Por Luis García Fanlo

Cada tanto la ficción cinematográfica y televisiva norteamericana hace revisionismo histórico y produce una crítica radical del relato sobre su historia nacional, y por alguna razón que se me escapa parece que ha llegado el momento de deconstruir las narraciones sobre el mito de la conquista del Oeste, la guerra civil y la construcción de la nación. Estoy hablando de la serie de televisión “Hell On Wheels” una coproducción canadiense-norteamericana creada y escrita por los hermanos Joe y Tony Gayton, cuyo episodio piloto fue emitido por la cadena AMC el pasado 6 de noviembre de 2011 y ya se ha convertido en un éxito de audiencia y en el centro de una polémica que excede el marco artístico para instalarse en el debate político de actualidad. Interpretada por Anson Mount (Cullen Bohannan), Colm Meaney (Thomas ‘Doc’ Durant) y Common (Elam) la serie narra la historia de un ex soldado confederado que busca venganza por la violación y asesinato de su esposa en manos de un destacamento militar del ejército federal, lo que lo lleva a un destacamento de avanzada de la empresa que está construyendo el famoso ferrocarril Union Pacific, bautizado como “Hell On Wheels” (“infierno sobre ruedas”).

El discurso sobre el ferrocarril como fetiche del progreso, la civilización y la grandeza futura de los Estados Unidos contrasta con el aquelarre en el que cual “corte de los milagros” se entrecruzan esclavos libertos que trabajan por una mísera paga, aventureros en busca de hacer ganancias, miserables trabajadores inmigrantes, prostitutas, un pastor evangelista que intenta redimir a esas almas sin pena ni gloria, conviviendo en un lugar nómada cuya única ley y orden es impuesto por la seguridad de la empresa ferrocarrilera, y amenazados por los Chayanne que resisten la ocupación de su territorio. Desde luego que ese discurso civilizatorio no es otra cosa que una máscara que utiliza Thomas Durant (el dueño del ferrocarril) para comprar senadores, recibir subsidios escandalosos y sin control, amasar una gigantesca fortuna, y no menos importante, conducir las conductas de los trabajadores para que acepten las paupérrimas condiciones de trabajo y existencia que rigen sus contratos en nombre de ser los “hacedores” del “sueño americano” y el “destino de grandeza” que Dios ha reservado a los Estados Unidos.

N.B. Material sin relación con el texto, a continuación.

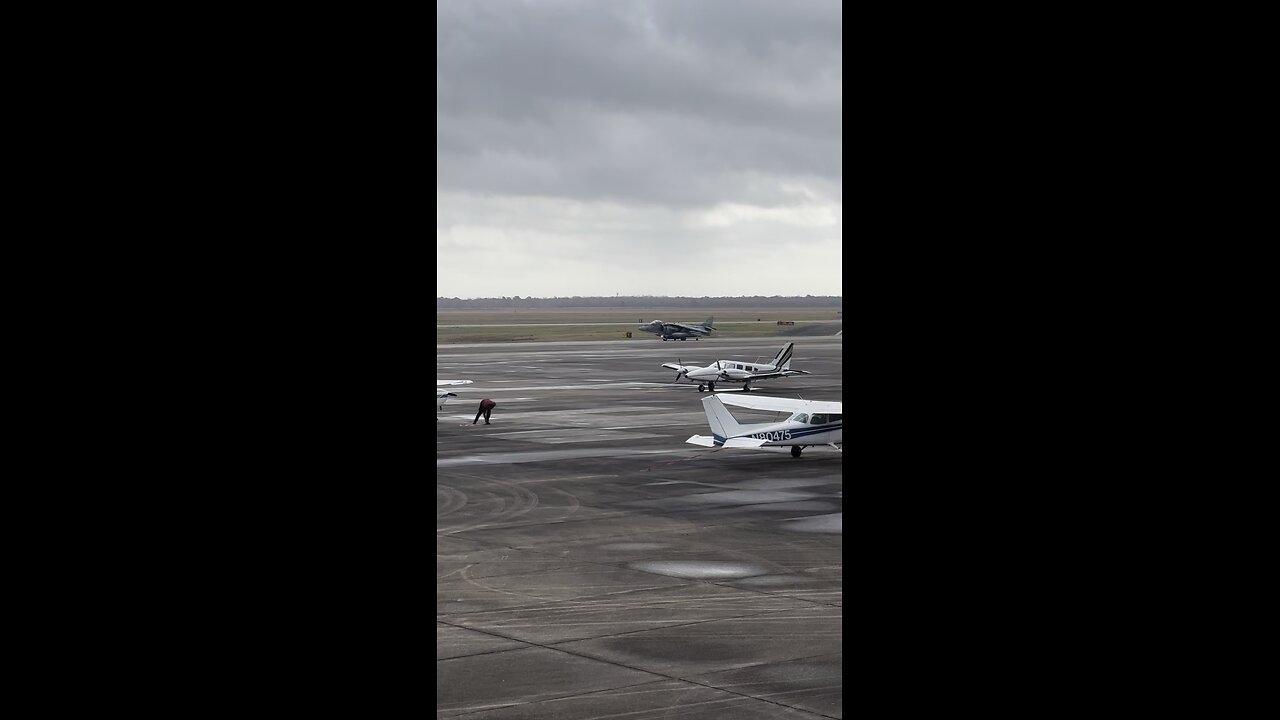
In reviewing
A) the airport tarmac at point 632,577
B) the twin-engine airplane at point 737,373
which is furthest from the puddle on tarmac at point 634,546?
the twin-engine airplane at point 737,373

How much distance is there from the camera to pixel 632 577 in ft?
62.4

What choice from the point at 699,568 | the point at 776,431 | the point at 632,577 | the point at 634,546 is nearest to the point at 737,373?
the point at 776,431

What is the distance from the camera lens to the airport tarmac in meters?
13.1

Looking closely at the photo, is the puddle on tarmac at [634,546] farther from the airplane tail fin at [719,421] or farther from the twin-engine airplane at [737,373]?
the twin-engine airplane at [737,373]

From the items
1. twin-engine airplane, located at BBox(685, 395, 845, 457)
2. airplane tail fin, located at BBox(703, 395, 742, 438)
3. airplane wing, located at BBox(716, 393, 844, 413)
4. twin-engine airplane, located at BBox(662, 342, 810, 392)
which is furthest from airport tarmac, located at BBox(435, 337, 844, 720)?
twin-engine airplane, located at BBox(662, 342, 810, 392)

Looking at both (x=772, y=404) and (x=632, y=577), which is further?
(x=772, y=404)

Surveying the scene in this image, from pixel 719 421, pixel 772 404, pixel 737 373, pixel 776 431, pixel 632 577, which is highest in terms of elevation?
pixel 737 373

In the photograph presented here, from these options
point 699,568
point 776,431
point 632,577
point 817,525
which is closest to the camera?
point 632,577

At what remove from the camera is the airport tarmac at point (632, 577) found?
13070 mm

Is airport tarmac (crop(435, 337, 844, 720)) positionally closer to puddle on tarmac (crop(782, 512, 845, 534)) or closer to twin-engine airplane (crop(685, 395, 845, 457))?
puddle on tarmac (crop(782, 512, 845, 534))

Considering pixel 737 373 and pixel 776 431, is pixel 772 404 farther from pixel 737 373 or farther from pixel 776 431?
pixel 737 373

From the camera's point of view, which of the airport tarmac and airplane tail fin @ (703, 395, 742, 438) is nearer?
the airport tarmac
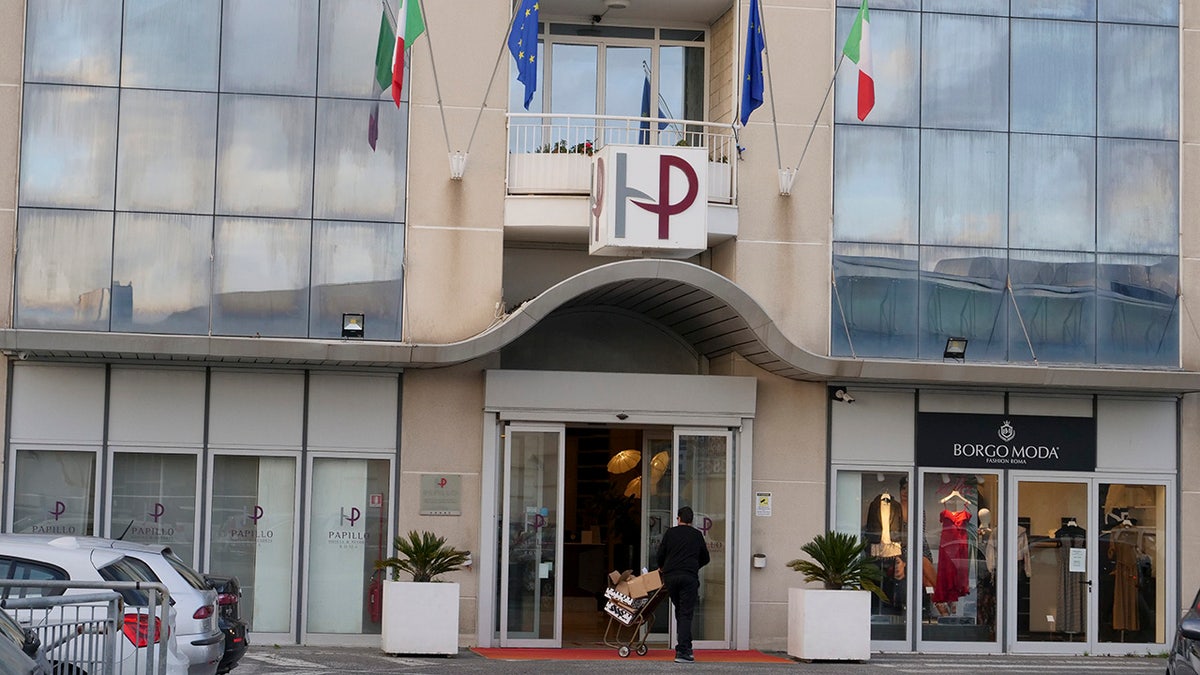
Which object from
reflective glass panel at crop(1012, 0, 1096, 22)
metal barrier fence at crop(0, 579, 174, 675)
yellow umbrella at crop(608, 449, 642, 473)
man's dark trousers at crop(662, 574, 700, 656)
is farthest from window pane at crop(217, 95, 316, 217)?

Pero además, Hell On Wheels no es un clásico western sino un anti-western, ya que por su concepción y composición dramática y artística implica una crítica radical a las narraciones y representaciones estilo Hollywood del clásico género norteamericano de películas del “Lejano Oeste” y lo hace en un doble sentido. En primer lugar porque politiza el género convirtiéndolo en un thriller de suspenso que sostiene una crítica al discurso histórico-político fundacional de la americanidad, y en segundo lugar porque se abstiene de todos los lugares comunes que han estereotipado a las historias de vaqueros y pistoleros naturalizando en forma maniquea las representaciones del bien y el mal que le son fundacionales.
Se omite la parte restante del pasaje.